[Spatial reasoning records]
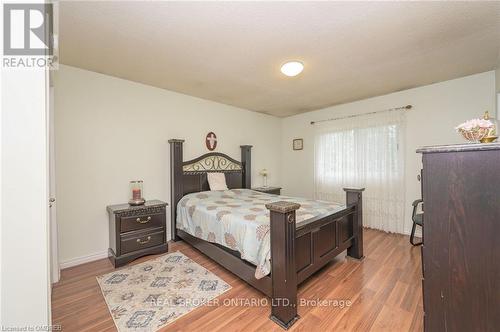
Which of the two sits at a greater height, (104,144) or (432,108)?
(432,108)

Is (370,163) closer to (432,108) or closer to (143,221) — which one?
(432,108)

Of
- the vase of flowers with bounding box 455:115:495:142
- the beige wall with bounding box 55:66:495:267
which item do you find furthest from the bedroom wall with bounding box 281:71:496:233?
the vase of flowers with bounding box 455:115:495:142

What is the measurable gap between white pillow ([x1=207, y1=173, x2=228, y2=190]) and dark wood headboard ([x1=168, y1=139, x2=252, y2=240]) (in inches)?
3.5

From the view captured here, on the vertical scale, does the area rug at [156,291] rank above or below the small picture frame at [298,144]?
below

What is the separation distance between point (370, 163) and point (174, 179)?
3.46 meters

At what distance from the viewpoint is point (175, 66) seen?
8.58ft

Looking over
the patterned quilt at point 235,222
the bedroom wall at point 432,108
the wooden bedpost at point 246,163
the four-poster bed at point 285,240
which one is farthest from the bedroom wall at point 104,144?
the bedroom wall at point 432,108

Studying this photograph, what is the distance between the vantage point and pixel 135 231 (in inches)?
106

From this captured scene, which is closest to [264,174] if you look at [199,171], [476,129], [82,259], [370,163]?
[199,171]

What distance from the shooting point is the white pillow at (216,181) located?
3744 millimetres

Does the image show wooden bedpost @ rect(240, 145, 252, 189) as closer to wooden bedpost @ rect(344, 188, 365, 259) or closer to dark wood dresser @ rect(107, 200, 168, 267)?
dark wood dresser @ rect(107, 200, 168, 267)

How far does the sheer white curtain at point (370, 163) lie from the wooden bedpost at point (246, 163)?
5.11ft

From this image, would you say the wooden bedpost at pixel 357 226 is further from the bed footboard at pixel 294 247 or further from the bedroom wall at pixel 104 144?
the bedroom wall at pixel 104 144

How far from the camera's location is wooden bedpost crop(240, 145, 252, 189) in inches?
173
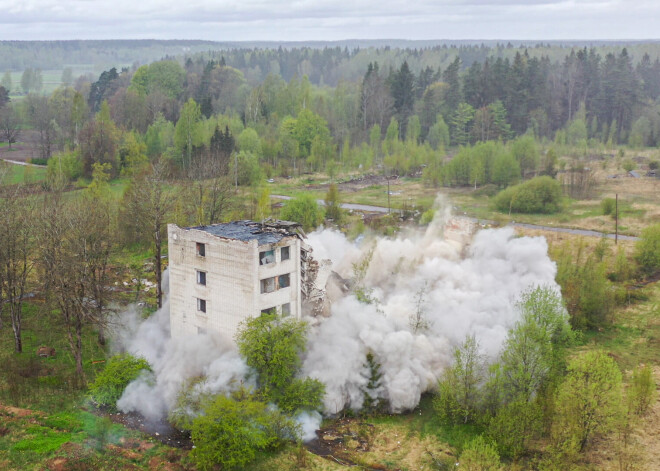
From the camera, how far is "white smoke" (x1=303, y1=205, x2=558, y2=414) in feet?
114

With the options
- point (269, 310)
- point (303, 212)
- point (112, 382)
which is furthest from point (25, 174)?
point (269, 310)

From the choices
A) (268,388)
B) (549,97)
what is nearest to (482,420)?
(268,388)

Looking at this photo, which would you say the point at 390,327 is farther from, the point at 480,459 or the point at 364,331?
the point at 480,459

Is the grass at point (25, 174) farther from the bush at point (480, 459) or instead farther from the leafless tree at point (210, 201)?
the bush at point (480, 459)

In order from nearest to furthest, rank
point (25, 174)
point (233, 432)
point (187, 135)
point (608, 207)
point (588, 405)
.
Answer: point (233, 432)
point (588, 405)
point (608, 207)
point (25, 174)
point (187, 135)

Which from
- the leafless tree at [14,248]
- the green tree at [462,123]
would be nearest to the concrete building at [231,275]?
the leafless tree at [14,248]

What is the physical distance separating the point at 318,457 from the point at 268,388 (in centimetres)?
452

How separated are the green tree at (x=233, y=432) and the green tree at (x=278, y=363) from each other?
186 centimetres

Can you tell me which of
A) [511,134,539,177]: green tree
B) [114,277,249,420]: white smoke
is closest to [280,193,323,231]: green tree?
[114,277,249,420]: white smoke

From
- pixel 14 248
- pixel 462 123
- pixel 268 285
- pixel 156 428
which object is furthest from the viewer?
pixel 462 123

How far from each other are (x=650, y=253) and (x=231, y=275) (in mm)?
37649

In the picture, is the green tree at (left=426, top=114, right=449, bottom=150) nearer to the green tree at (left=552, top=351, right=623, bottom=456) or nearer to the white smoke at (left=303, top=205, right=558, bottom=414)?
the white smoke at (left=303, top=205, right=558, bottom=414)

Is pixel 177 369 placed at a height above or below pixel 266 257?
below

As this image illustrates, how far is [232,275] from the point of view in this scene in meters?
35.5
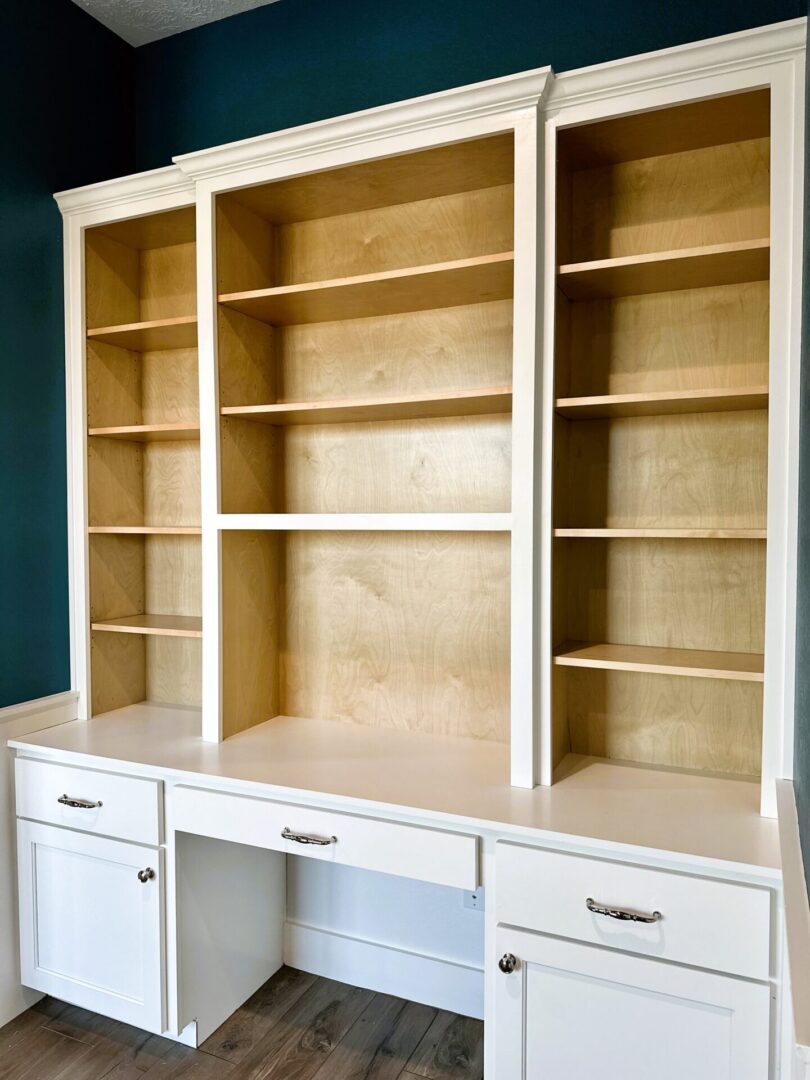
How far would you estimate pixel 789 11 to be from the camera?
1.74 m

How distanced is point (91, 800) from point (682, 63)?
7.34 ft

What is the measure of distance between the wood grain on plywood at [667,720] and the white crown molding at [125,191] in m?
1.74

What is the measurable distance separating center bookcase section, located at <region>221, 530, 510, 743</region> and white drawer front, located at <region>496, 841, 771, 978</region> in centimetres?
55

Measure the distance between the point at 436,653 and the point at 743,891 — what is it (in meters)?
0.98

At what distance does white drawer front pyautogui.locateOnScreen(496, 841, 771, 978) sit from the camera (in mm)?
1332

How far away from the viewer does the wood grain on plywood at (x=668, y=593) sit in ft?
5.82

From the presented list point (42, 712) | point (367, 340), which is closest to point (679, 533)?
point (367, 340)

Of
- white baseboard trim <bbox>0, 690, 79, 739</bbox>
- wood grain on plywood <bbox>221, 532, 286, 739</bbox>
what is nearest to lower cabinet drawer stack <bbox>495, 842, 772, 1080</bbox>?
wood grain on plywood <bbox>221, 532, 286, 739</bbox>

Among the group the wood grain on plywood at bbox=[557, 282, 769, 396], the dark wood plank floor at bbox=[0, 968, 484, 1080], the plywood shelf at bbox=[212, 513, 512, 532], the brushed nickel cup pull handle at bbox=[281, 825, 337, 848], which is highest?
the wood grain on plywood at bbox=[557, 282, 769, 396]

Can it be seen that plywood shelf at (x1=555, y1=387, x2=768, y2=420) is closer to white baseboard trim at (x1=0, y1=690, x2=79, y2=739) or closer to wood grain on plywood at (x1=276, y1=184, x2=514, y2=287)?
wood grain on plywood at (x1=276, y1=184, x2=514, y2=287)

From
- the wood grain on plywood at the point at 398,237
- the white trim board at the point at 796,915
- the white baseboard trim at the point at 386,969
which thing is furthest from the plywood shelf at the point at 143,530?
the white trim board at the point at 796,915

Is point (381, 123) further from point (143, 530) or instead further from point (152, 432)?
point (143, 530)

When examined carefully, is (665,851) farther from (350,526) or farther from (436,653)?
(350,526)

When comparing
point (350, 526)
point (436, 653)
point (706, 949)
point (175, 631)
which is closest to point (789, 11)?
point (350, 526)
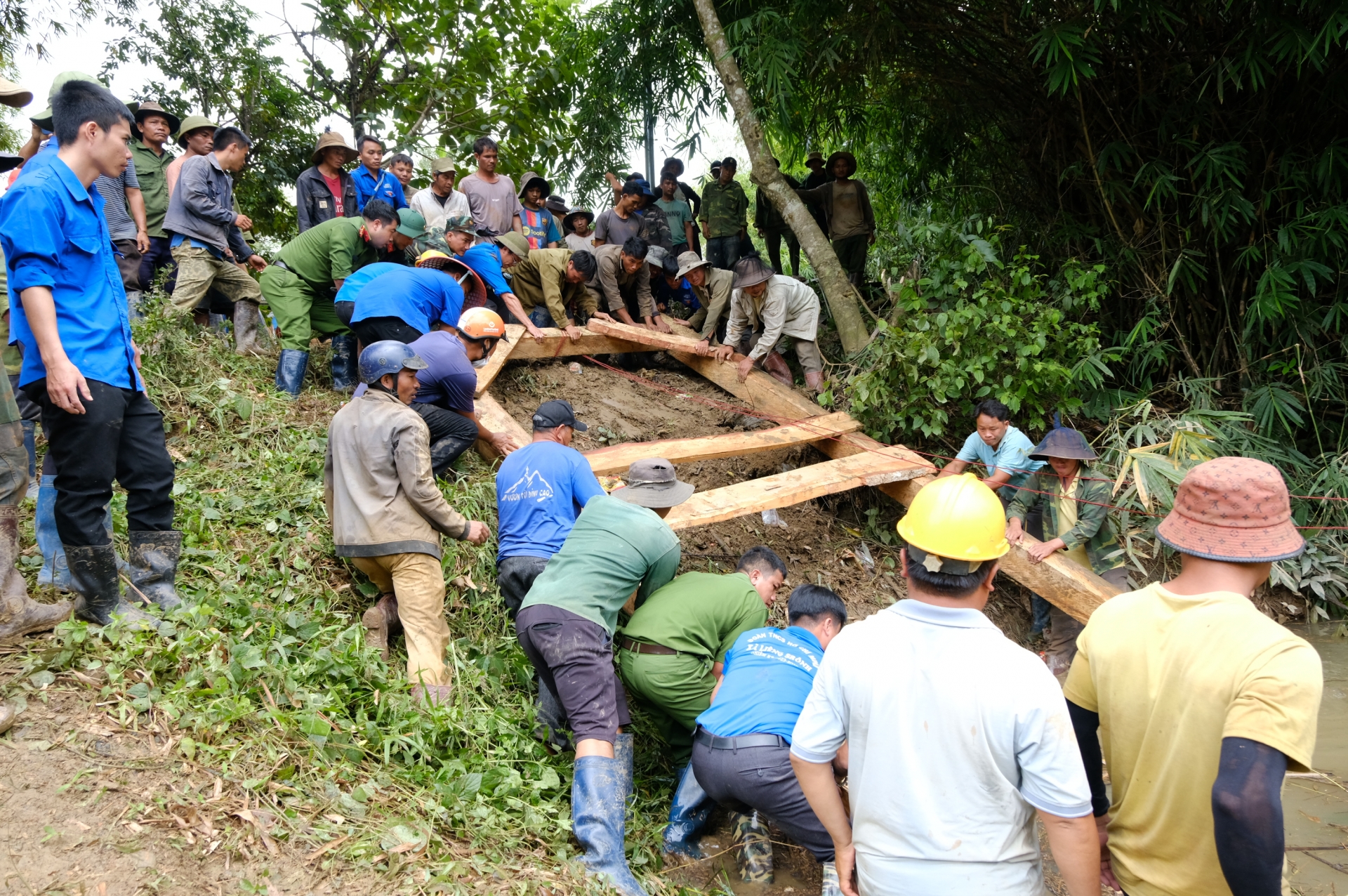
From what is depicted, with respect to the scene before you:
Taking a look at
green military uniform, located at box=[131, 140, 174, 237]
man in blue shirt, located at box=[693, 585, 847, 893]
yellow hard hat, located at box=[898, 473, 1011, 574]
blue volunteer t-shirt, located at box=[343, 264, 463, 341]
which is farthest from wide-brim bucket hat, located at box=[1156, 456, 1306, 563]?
green military uniform, located at box=[131, 140, 174, 237]

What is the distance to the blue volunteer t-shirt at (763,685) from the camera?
3.10 metres

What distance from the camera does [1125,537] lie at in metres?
5.22

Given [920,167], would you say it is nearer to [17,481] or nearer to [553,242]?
[553,242]

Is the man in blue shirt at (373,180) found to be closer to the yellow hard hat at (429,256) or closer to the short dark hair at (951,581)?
the yellow hard hat at (429,256)

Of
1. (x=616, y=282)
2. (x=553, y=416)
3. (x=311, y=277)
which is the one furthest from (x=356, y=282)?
(x=616, y=282)

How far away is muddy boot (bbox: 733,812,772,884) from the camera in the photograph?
10.8ft

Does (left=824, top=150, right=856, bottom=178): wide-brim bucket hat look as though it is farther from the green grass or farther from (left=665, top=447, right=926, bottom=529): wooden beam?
the green grass

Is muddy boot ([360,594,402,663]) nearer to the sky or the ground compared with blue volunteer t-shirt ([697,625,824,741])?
nearer to the sky

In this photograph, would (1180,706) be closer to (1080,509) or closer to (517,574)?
(517,574)

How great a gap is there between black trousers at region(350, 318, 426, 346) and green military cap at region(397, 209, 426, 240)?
3.47ft

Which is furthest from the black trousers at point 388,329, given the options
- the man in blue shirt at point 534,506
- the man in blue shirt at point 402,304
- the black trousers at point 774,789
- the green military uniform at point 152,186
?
the black trousers at point 774,789

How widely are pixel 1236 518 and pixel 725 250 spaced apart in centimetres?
726

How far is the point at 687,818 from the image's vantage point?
3.40m

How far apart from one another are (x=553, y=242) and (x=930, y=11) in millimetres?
3751
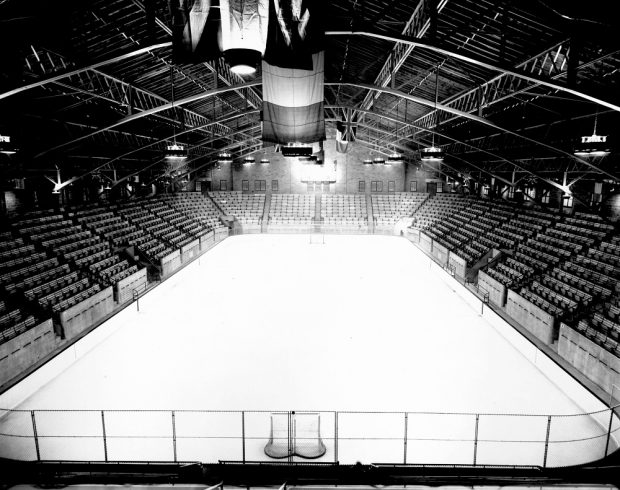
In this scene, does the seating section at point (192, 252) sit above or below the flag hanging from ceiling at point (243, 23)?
below

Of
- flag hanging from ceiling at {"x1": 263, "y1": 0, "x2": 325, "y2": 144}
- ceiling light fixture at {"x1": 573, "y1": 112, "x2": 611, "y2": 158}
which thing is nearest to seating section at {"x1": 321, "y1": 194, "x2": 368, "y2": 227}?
ceiling light fixture at {"x1": 573, "y1": 112, "x2": 611, "y2": 158}

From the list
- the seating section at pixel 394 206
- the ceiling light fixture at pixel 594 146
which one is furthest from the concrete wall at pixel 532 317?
the seating section at pixel 394 206

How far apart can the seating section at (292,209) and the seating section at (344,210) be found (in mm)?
1162

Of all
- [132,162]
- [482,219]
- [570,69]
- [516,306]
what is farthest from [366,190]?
[570,69]

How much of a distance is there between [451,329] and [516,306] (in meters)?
2.32

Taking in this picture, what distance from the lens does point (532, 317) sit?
11.5 meters

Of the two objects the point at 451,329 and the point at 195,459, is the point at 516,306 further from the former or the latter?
the point at 195,459

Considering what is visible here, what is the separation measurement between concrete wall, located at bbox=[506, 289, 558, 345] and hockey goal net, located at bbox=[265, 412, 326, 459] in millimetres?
7187

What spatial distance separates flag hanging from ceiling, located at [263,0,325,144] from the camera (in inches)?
217

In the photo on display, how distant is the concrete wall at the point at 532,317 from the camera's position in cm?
1055

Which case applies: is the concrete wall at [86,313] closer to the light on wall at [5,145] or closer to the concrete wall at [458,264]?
the light on wall at [5,145]

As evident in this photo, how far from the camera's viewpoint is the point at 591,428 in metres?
7.22

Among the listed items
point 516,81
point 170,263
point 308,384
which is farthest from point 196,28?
point 170,263

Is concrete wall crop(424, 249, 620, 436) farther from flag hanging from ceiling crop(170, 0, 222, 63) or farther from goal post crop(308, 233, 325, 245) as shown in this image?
goal post crop(308, 233, 325, 245)
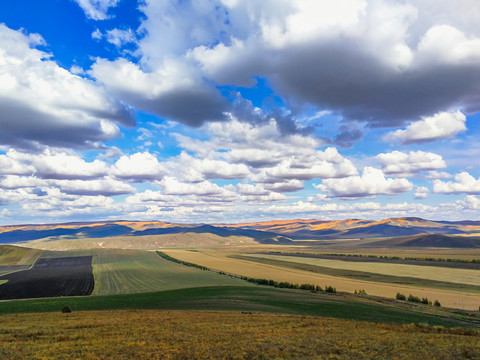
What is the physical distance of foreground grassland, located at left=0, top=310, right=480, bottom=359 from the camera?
17.5 metres

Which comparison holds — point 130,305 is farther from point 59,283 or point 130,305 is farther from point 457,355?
point 59,283

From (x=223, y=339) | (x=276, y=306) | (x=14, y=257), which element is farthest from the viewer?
(x=14, y=257)

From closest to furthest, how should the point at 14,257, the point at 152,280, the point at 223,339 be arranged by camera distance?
1. the point at 223,339
2. the point at 152,280
3. the point at 14,257

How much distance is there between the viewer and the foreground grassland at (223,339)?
17.5 meters

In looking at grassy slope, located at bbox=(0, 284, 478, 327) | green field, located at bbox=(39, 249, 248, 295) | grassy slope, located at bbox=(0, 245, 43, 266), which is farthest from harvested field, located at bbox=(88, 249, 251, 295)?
grassy slope, located at bbox=(0, 245, 43, 266)

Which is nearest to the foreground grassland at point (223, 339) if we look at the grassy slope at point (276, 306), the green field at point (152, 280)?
the grassy slope at point (276, 306)

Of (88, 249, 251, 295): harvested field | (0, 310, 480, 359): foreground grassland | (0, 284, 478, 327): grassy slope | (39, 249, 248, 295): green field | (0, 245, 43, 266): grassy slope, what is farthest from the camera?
(0, 245, 43, 266): grassy slope

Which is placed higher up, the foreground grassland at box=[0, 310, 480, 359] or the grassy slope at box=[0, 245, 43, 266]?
the foreground grassland at box=[0, 310, 480, 359]

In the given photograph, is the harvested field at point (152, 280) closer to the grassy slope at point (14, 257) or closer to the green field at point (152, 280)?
the green field at point (152, 280)

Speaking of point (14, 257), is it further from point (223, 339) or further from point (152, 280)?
point (223, 339)

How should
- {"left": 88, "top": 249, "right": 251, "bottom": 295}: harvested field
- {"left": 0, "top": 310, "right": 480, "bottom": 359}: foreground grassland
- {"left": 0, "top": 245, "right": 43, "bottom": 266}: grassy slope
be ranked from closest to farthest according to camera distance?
1. {"left": 0, "top": 310, "right": 480, "bottom": 359}: foreground grassland
2. {"left": 88, "top": 249, "right": 251, "bottom": 295}: harvested field
3. {"left": 0, "top": 245, "right": 43, "bottom": 266}: grassy slope

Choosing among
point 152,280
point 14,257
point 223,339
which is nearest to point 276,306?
point 223,339

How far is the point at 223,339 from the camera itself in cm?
Result: 2089

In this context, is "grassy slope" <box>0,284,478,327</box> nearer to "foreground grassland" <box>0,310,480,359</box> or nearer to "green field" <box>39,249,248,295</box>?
"foreground grassland" <box>0,310,480,359</box>
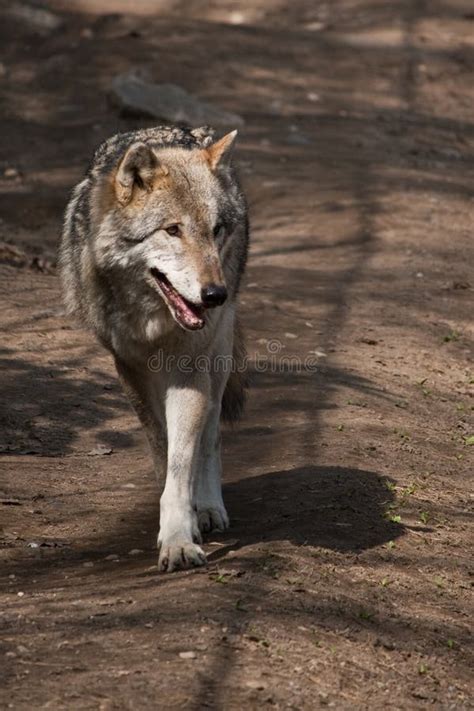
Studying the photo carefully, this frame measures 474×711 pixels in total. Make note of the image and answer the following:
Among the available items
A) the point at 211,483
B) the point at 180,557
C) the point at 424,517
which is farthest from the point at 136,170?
the point at 424,517

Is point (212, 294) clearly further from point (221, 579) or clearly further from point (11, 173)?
point (11, 173)

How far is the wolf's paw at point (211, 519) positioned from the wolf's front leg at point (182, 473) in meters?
0.34

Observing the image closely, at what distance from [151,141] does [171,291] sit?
Result: 3.35ft

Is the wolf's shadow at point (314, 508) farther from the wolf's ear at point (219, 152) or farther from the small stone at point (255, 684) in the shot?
the wolf's ear at point (219, 152)

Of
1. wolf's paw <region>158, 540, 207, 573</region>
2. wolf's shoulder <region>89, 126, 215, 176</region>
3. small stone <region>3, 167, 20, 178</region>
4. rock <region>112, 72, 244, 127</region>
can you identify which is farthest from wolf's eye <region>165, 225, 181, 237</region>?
rock <region>112, 72, 244, 127</region>

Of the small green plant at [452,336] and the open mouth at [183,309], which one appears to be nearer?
the open mouth at [183,309]

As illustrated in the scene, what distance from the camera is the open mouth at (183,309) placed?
5559mm

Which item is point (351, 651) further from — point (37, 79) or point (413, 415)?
point (37, 79)

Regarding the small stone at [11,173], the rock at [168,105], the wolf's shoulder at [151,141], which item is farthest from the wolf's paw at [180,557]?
the rock at [168,105]

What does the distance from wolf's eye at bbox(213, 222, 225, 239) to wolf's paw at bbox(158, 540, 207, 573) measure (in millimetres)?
1341

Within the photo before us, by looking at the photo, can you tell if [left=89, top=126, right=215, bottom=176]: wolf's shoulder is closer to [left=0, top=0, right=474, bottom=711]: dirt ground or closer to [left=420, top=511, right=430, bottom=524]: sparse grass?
[left=0, top=0, right=474, bottom=711]: dirt ground

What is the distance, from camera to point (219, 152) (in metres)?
5.95

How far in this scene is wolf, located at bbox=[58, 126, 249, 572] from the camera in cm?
557

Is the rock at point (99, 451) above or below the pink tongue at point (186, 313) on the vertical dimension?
below
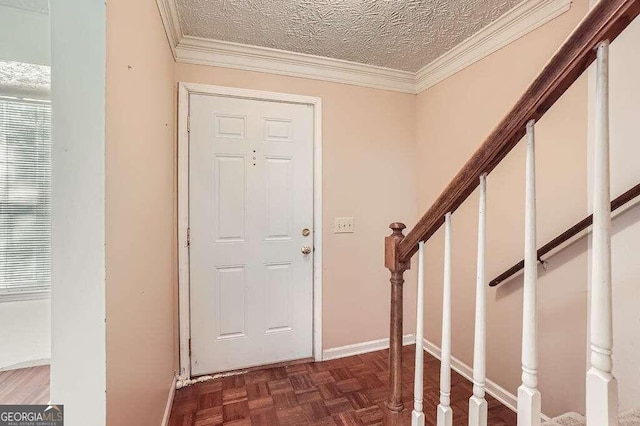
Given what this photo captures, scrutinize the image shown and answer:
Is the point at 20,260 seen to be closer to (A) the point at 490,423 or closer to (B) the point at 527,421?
(B) the point at 527,421

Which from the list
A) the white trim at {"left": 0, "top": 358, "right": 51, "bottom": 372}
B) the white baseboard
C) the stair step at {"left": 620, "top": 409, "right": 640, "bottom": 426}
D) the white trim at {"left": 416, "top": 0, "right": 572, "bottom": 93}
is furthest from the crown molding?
the white trim at {"left": 0, "top": 358, "right": 51, "bottom": 372}

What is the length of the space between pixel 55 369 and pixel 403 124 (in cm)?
264

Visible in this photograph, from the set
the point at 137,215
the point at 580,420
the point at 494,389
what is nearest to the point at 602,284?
the point at 580,420

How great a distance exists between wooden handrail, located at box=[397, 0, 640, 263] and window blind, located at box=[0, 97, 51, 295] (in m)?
2.59

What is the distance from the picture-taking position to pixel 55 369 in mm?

Short problem: Retype, exactly and only, the lines running from the one with "Which from the list" through the final line of the listing above.

Answer to this exercise:
Which from the list
A) the white trim at {"left": 0, "top": 358, "right": 51, "bottom": 372}
B) the white baseboard
C) the stair step at {"left": 620, "top": 409, "right": 640, "bottom": 426}
D) the white trim at {"left": 416, "top": 0, "right": 572, "bottom": 93}
is furthest from the crown molding?
the white trim at {"left": 0, "top": 358, "right": 51, "bottom": 372}

What is the length of the space between pixel 55 369 and pixel 403 124 (in cm)?
264

Visible in this photograph, from the set
the point at 137,215
the point at 580,420
the point at 494,389
what is nearest to the point at 602,284?
the point at 580,420

How great a distance exists between wooden handrail, located at box=[397, 0, 640, 263] and window blind, located at box=[0, 97, 51, 295] (in m)?
2.59

What is the distance from the picture-taking position to pixel 55 369 in mm?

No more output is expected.